- Active: 1985–1997
- Country: Zaire
- Allegiance: Mobutu Sese Seko
- Type: Praetorian Guard Protective security unit Special operations force
- Role: Special operations Expeditionary warfare Special reconnaissance Direct action
- Size: 5–10,000 (5,200 estimated in 1988)
- Part of: Zairian Armed Forces (FAZ)
- Base: Kinshasa
- Equipment: AK-47 AKM M16 FN FAL Type 56 UZI and some artillery
- Engagements: Rwandan Civil War First Congo War

Commanders
- Notable commanders: Nzimbi Ngbale

= Special Presidential Division =

The Special Presidential Division (DSP; French Division Spéciale Présidentielle) was an elite praetorian guard unit created by Zairian President Mobutu Sese Seko in 1985 and charged with his personal security.

== History ==
It was initially called the Special Presidential Brigade (French: Brigade spéciale présidentielle) before being enlarged into a division in 1986, and was one of several competing forces directly linked to the president, along with the Civil Guard and Service for Action and Military Intelligence. Trained by Israeli advisors, the DSP was among the few units paid adequately and regularly.

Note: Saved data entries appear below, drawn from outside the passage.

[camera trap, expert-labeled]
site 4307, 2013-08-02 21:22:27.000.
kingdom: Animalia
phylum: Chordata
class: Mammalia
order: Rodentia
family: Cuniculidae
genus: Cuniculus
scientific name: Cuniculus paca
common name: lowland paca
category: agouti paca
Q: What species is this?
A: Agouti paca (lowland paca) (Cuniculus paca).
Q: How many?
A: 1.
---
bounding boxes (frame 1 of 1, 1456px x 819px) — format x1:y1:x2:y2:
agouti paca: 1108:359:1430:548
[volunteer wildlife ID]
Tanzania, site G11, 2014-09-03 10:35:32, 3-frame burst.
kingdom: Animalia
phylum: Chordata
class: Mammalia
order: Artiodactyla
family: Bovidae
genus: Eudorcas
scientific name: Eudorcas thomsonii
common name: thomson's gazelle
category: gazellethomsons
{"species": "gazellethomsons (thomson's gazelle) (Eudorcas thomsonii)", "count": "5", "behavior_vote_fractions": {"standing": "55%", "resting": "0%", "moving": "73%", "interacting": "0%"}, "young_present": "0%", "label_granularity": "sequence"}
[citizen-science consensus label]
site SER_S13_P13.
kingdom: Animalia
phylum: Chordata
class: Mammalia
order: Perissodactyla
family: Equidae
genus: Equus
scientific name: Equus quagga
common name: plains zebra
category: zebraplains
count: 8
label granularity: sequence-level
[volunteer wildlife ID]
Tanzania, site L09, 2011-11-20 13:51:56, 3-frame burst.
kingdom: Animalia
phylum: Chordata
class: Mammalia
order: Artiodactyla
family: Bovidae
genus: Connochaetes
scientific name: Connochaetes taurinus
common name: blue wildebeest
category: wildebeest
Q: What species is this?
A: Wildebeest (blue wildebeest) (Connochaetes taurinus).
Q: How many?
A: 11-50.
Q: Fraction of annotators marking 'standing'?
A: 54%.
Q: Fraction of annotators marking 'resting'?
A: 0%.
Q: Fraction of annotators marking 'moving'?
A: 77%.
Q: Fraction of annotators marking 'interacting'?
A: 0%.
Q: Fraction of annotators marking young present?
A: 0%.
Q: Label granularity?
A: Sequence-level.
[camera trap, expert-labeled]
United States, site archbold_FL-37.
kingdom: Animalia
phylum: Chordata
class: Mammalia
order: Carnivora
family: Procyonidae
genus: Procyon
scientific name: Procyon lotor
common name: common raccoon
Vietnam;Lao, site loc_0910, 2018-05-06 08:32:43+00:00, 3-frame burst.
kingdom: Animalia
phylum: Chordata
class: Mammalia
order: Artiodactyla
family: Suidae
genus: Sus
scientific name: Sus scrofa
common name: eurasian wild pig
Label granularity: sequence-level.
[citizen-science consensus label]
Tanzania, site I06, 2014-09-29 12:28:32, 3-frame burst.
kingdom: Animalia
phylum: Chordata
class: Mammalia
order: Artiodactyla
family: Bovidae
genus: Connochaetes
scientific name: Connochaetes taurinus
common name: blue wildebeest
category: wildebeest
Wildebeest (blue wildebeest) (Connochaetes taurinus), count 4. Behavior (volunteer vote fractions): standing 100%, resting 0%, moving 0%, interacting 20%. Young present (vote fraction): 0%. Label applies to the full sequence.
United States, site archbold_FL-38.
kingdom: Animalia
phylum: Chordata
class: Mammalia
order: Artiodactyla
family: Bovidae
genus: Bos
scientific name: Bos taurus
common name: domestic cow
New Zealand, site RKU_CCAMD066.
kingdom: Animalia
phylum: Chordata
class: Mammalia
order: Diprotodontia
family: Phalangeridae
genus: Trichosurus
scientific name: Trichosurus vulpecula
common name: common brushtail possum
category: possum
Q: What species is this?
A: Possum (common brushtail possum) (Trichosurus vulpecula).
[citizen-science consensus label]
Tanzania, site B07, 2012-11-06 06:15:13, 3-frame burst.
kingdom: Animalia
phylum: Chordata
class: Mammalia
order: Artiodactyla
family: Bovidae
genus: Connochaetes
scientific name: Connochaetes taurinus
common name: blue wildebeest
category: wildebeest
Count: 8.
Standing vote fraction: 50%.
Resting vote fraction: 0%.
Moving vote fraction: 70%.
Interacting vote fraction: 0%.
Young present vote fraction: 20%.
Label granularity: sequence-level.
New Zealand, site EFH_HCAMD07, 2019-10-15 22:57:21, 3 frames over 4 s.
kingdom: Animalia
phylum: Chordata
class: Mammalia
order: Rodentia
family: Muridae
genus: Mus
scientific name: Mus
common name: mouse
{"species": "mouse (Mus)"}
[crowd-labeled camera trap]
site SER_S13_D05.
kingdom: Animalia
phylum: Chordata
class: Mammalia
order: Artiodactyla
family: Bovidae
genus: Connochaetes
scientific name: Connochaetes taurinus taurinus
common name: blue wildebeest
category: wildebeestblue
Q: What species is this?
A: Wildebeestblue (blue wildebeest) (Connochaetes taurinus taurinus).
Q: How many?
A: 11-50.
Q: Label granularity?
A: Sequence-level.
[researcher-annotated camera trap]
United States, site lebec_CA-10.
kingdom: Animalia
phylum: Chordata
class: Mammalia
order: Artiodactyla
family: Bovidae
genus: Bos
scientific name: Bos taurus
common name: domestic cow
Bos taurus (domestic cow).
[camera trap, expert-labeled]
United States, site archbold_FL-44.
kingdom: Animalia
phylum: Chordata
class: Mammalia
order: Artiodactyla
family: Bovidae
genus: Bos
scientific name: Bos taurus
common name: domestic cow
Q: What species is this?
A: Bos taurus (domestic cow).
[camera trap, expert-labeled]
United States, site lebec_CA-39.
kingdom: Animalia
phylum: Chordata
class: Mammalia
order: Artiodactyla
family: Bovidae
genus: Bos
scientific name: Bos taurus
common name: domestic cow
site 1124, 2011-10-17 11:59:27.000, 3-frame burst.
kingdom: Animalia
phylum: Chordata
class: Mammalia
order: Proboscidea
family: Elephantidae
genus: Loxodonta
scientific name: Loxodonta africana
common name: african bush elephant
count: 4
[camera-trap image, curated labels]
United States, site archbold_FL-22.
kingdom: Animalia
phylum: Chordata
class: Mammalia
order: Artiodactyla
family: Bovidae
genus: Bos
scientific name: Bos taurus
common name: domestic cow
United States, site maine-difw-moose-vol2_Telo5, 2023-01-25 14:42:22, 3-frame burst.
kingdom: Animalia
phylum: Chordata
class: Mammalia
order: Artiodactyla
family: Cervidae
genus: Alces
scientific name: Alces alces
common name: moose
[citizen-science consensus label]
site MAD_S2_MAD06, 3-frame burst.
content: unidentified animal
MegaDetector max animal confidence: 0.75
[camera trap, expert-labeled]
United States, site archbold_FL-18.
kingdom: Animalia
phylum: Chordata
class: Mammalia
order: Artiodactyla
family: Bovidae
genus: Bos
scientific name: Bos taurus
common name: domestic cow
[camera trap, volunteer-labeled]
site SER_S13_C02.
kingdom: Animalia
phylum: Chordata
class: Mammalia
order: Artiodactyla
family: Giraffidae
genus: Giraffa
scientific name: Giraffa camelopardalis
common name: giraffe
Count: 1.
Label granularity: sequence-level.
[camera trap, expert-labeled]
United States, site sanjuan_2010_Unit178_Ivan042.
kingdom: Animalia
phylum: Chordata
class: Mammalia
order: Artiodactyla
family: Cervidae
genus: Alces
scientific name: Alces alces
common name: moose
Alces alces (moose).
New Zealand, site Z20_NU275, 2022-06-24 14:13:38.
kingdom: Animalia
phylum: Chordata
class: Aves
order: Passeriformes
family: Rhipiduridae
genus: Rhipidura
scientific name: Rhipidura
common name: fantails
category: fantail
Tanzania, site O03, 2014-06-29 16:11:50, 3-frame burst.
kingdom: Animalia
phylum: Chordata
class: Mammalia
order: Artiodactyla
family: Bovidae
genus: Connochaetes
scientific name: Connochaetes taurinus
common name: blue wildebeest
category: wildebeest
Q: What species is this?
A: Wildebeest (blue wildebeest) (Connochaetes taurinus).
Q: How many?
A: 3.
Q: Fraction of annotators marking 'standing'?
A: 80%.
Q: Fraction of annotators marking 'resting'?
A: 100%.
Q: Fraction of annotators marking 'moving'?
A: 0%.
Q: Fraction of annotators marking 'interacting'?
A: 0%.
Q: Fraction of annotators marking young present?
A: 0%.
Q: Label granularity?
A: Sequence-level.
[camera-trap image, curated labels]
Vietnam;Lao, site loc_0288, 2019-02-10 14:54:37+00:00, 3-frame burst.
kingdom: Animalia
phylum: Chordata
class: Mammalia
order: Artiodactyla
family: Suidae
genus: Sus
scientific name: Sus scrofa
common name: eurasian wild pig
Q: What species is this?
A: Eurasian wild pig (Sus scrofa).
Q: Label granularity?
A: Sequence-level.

It was commanded by Mobutu's cousin, General Etienne Nzimbi Ngbale Kongo wa Basa. The soldiers were recruited only from Mobutu's own tribe. The force was used to deal with internal opponents or suspected opponents. People were taken away, tortured, imprisoned without trial, exiled to another part of the country, or simply disappeared.

After the Rwandan Patriotic Front (RPF) invaded northern Rwanda which lead to the Rwandan Civil War, Mobutu sent several hundred DSP troops to assist the government of Juvénal Habyarimana. In 1993, the DSP was sent to quell unrest in Masisi, North Kivu but inflamed the situation after it sided with the Hutu residents against the indigenous Bahunde. It also shipped cobalt from Shaba Province to Zambia. (Reno 1997, 48) A 1996 United Nations report noted that Prime Minister Étienne Tshisekedi and his staff were subject to routine surveillance and harassment by DSP soldiers.